Freitag, 1. Mai 2009

39 Das XY - Gesetz

Romano Guardini schreibt irgendwo von einem Gesetz, das sinngemäß besagt, dass das geistig Höhere sich in der Durchsetzung schwer tut. Ich weiß nicht mehr, wo es steht, ich weiß nicht mehr, wie es heißt – jedenfalls benannt nach dem, der es formuliert hat. Also, auf den Menschen bezogen: je geistig höher der Mensch ist, desto schwerer fällt ihm die Durchsetzung seines Ego oder seines Subjektes. Oder döbranitisch gesprochen: je mehr Nichtdualität jemand repräsentiert, desto weniger Dualität inklusive dualer Durchsetzung, Selbstbehauptung, duale Gerissenheit etc. hat ihm der Himmel mitgegeben. Zu recht, er soll ja das Nichtduale (den Himmel) als Gleichnis in der Welt zur Erscheinung bringen. Also darf und muß er dual „schwach“ sein, sonst käme die Nichtdualität nicht durch.

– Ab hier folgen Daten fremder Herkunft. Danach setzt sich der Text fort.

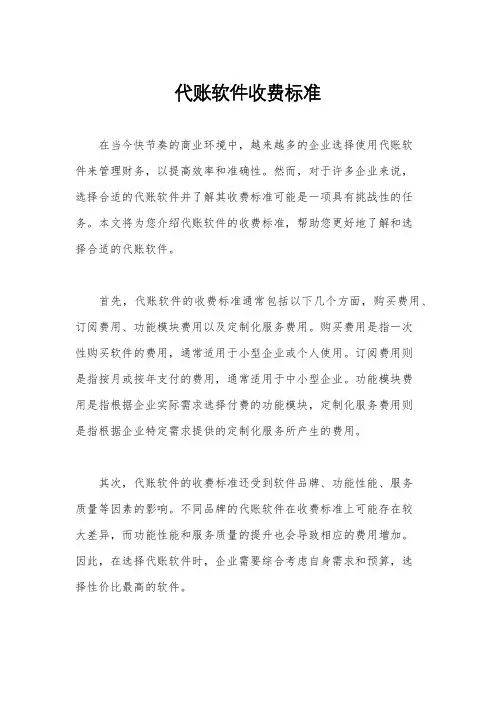 代账软件收费标准

在当今快节奏的商业环境中，越来越多的企业选择使用代账软件来管理财务，以提高效率和准确性。然而，对于许多企业来说，选择合适的代账软件并了解其收费标准可能是一项具有挑战性的任务。本文将为您介绍代账软件的收费标准，帮助您更好地了解和选择合适的代账软件。

首先，代账软件的收费标准通常包括以下几个方面，购买费用、订阅费用、功能模块费用以及定制化服务费用。购买费用是指一次性购买软件的费用，通常适用于小型企业或个人使用。订阅费用则是指按月或按年支付的费用，通常适用于中小型企业。功能模块费用是指根据企业实际需求选择付费的功能模块，定制化服务费用则是指根据企业特定需求提供的定制化服务所产生的费用。

其次，代账软件的收费标准还受到软件品牌、功能性能、服务质量等因素的影响。不同品牌的代账软件在收费标准上可能存在较大差异，而功能性能和服务质量的提升也会导致相应的费用增加。因此，在选择代账软件时，企业需要综合考虑自身需求和预算，选择性价比最高的软件。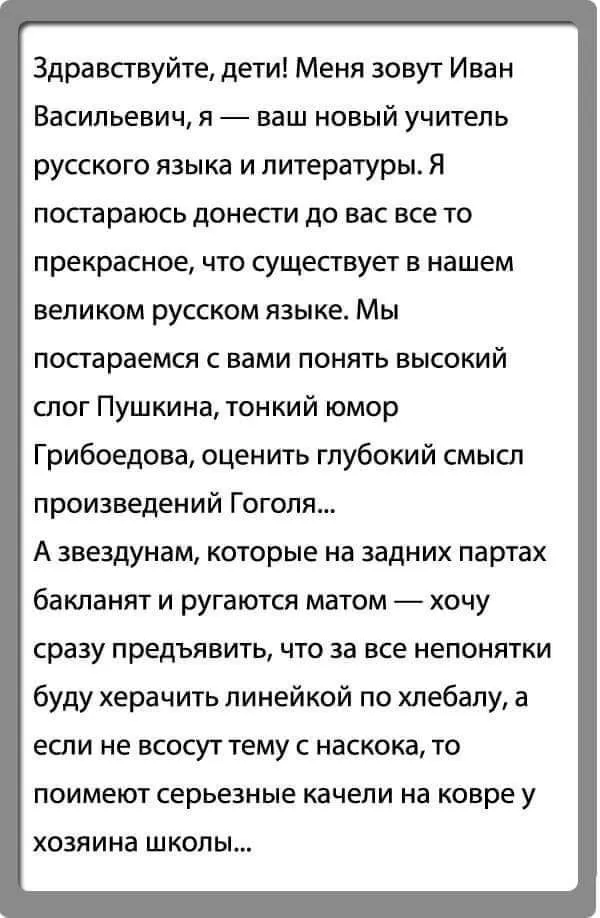 Здравствуйте, дети! Меня зовут Иван Васильевич, я — ваш новый учитель русского языка и литературы. Я постараюсь донести до вас все то прекрасное, что существует в нашем великом русском языке. Мы постараемся с вами понять высокий слог Пушкина, тонкий юмор Грибоедова, оценить глубокий смысл произведений Гоголя...

А звездунам, которые на задних партах бакланят и ругаются матом — хочу сразу предъявить, что за все непонятки буду херачить линейкой по хлебалу, а если не всосут тему с наскока, то поимеют серьезные качели на ковре у хозяина школы...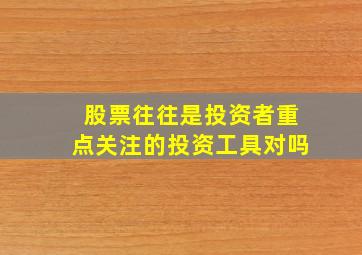 股票往往是投资者重点关注的投资工具对吗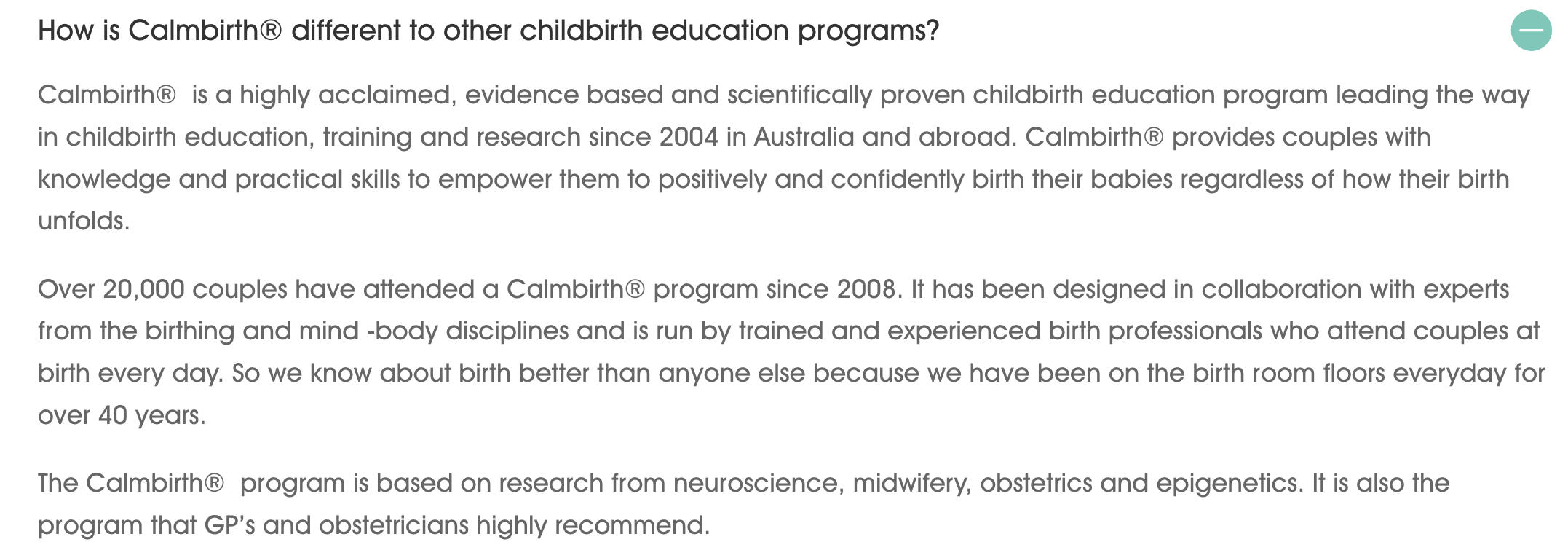 How is Calmbirth® different to other childbirth education programs?

Calmbirth® is a highly acclaimed, evidence based and scientifically proven childbirth education program leading the way in childbirth education, training and research since 2004 in Australia and abroad. Calmbirth® provides couples with knowledge and practical skills to empower them to positively and confidently birth their babies regardless of how their birth unfolds.

Over 20,000 couples have attended a Calmbirth® program since 2008. It has been designed in collaboration with experts from the birthing and mind -body disciplines and is run by trained and experienced birth professionals who attend couples at birth every day. So we know about birth better than anyone else because we have been on the birth room floors everyday for over 40 years.

The Calmbirth® program is based on research from neuroscience, midwifery, obstetrics and epigenetics. It is also the program that GP's and obstetricians highly recommend.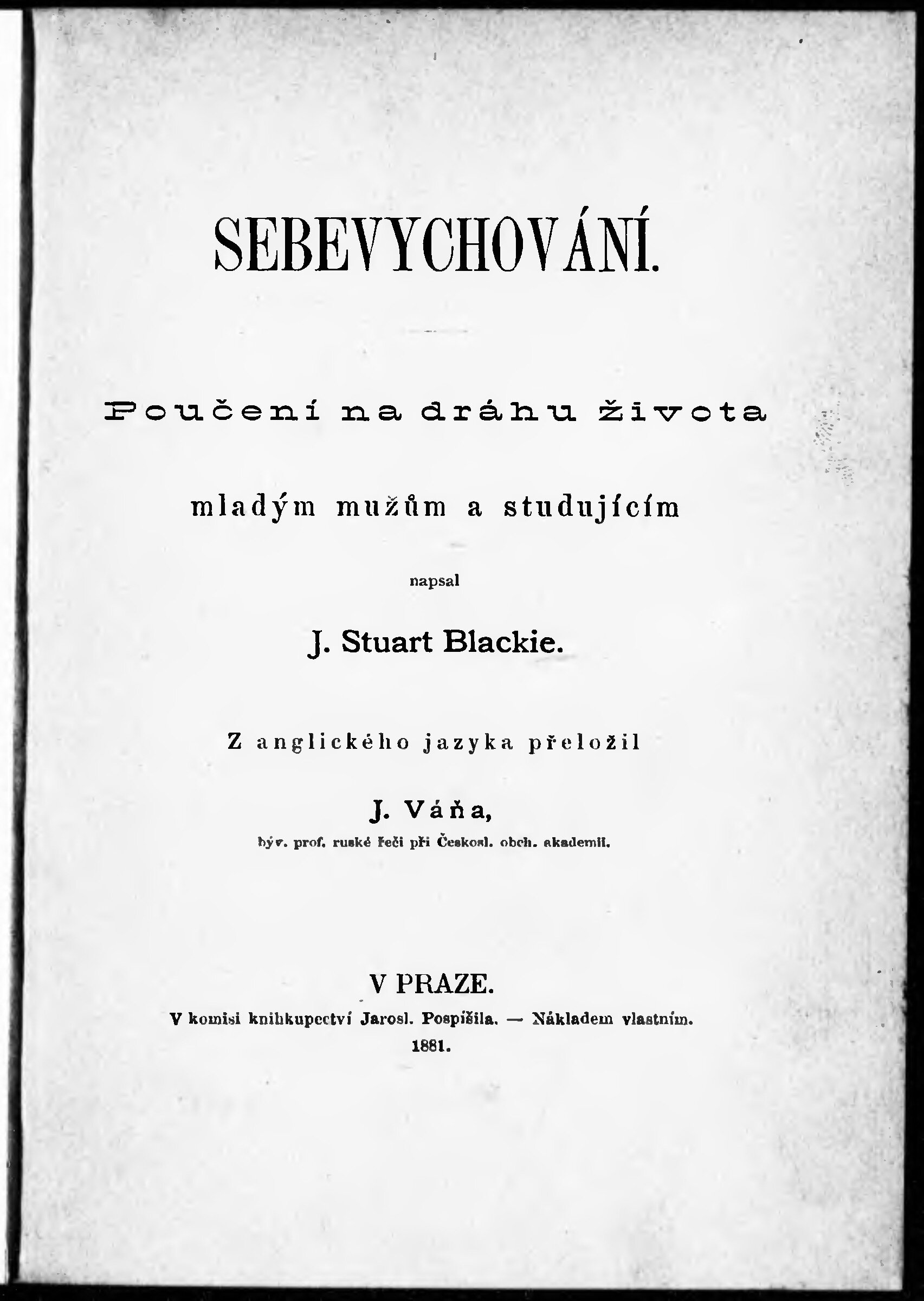 SEBEVYCHOVÁNÍ.

Poučení na dráhu života

mladým mužům a studujícím

napsal

J. Stuart Blackie.

Z anglického jazyka přeložil

J. Váňa,

býv. prof. ruské řeči při Českosl. obch. akademii.

V PRAZE.

V komisi knihkupectví Jarosl. Pospíšila. — Nákladem vlastním.

1881.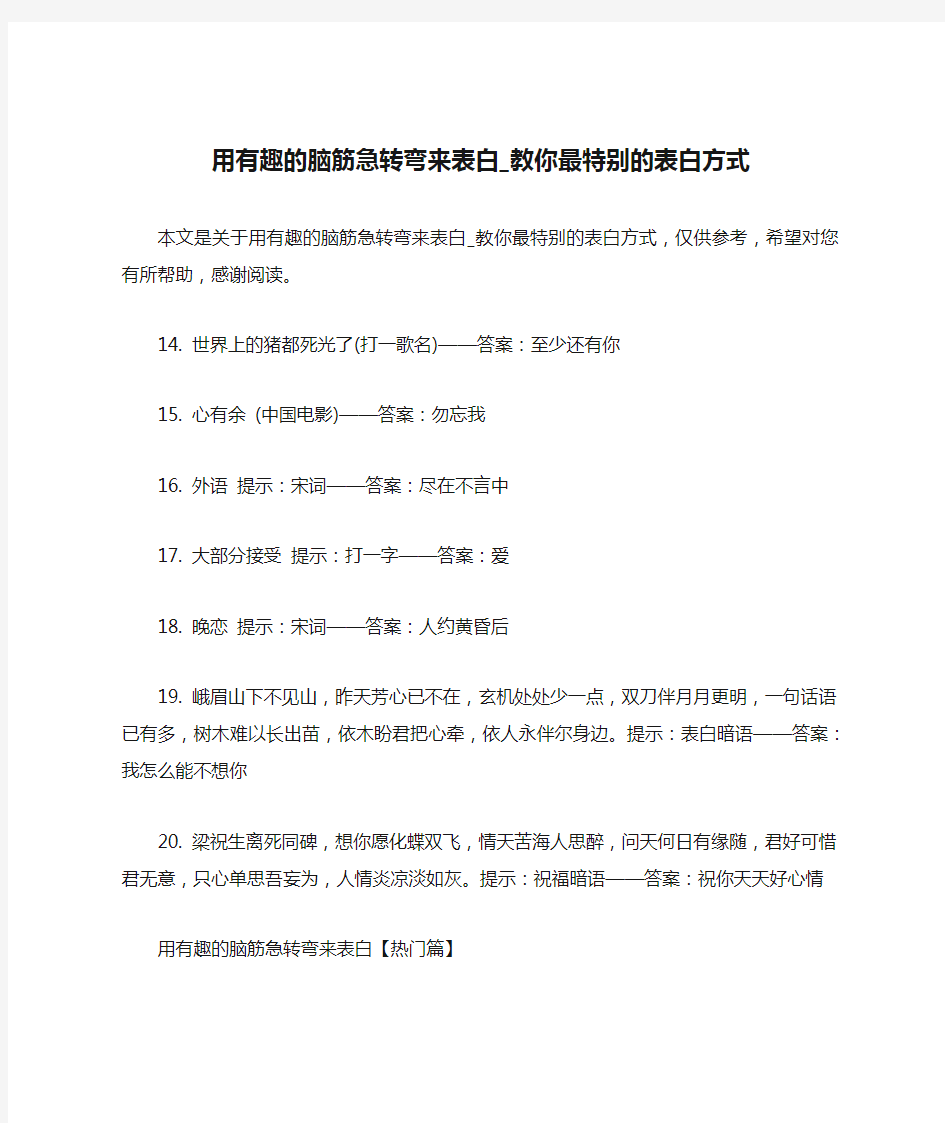 用有趣的脑筋急转弯来表白_教你最特别的表白方式

本文是关于用有趣的脑筋急转弯来表白_教你最特别的表白方式，仅供参考，希望对您有所帮助，感谢阅读。

14. 世界上的猪都死光了(打一歌名)——答案：至少还有你

15. 心有余 (中国电影)——答案：勿忘我

16. 外语 提示：宋词——答案：尽在不言中

17. 大部分接受 提示：打一字——答案：爱

18. 晚恋 提示：宋词——答案：人约黄昏后

19. 峨眉山下不见山，昨天芳心已不在，玄机处处少一点，双刀伴月月更明，一句话语已有多，树木难以长出苗，依木盼君把心牵，依人永伴尔身边。提示：表白暗语——答案：我怎么能不想你

20. 梁祝生离死同碑，想你愿化蝶双飞，情天苦海人思醉，问天何日有缘随，君好可惜君无意，只心单思吾妄为，人情炎凉淡如灰。提示：祝福暗语——答案：祝你天天好心情

用有趣的脑筋急转弯来表白【热门篇】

So ein Gedanke ist in der gegenwärtigen, offiziellen westlichen Welt verpönt. Da geht es nur um Selbstdurchsetzung, optimale Nutzung der Vorteile inklusive Bonuszahlungen für halb bis ganz kriminelle Handlungen, um „du wirst doch nicht so blöd sein…“ etc. Im realen Leben ist es immer auch um diese Sachen gegangen, aber heute gibt es auch auf geistigem Gebiet kein Korrektiv dazu, diese duale Gier ist geil und zu unserem Leitbild, zu unserem „Ideal“ geworden.
Es gibt auch kein Bewusstsein vom Wert des Nicht-Dualen mehr und davon, dass dieses Nichtduale eine Kultur bereichert und ihr Gleichgewicht und Ausgewogenheit schenkt, bzw. sie überhaupt erst begründet.
Das könnte im Osten noch etwas anders zu sein. Zwar hören wir von dort, dass der duale Bereich von ungeschminkter Härte ist und der Lebenskampf nicht ohne, aber im Geistigen, im Bewusstsein scheint die Wertschätzung des Nicht-Dualen noch verankert zu sein. So sagte eine Frau, die selbst aus dem Osten kommt, zu ihrem Bekannten, der plante, eine zeitlang in Moskau zu leben, dass es dort für ihn zu hart sei, denn er sei ein guter Mensch. Darin ist noch die Wertschätzung für das Nicht-Duale ausgedrückt. Auch diese Frau macht sich Sorgen, ob ihr Bekannter in der harten dualen Welt Moskaus zurecht kommt, aber ihre Argumentation verläuft entlang einer anderen Linie. Ich glaube nicht, dass bei uns - spätestens nach dem Nationalsozialismus, allerspätestens nach den 68igern - jemand von einem guten Menschen spricht, wenn er sieht, dass sich einer mit der Dualität schwer tut, eher meint man (bestenfalls), ihn behandeln oder therapieren, jedenfalls aber verändern zu müssen.